Societies may also decide to amend their bylaws at the time they transition (in order to remain current with the New Act). This transition is ultimately the same as the previous transition except that the society must hold a meeting to pass a special resolution approving the amendment of the bylaws upon transitioning. Note that a society cannot amend its bylaws or constitution prior to transitioning, but only at the time they transition or afterwards.
A society that does not amend its bylaws at transition does not need to hold a meeting or pass a resolution of any kind to make the changes required to the constitution (ie. removing unalterable provisions).

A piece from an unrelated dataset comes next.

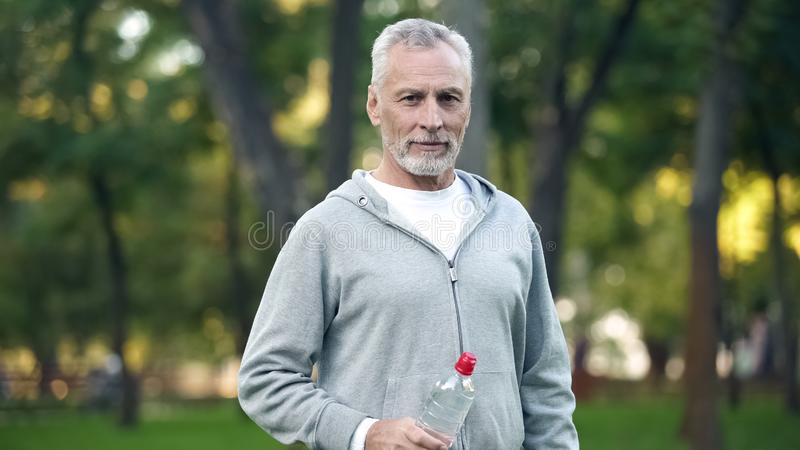 Actief grootvader drinkwater na training in park, gezondheidszorg, sport stock fotografie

In any event, it is prudent and recommended to seek advice when deciding to transition and if transitioning to become a member-funded society or not, and whether to amend your bylaws at or after transitioning. Until a society has dealt with transitioning, it is very important after today that the board of directors carefully assess all decisions made prior to the society transitioning under the New Act because some actions, although provided for under the Old Act or the societies bylaws, may now be contrary to the law and may have serious unintended consequences.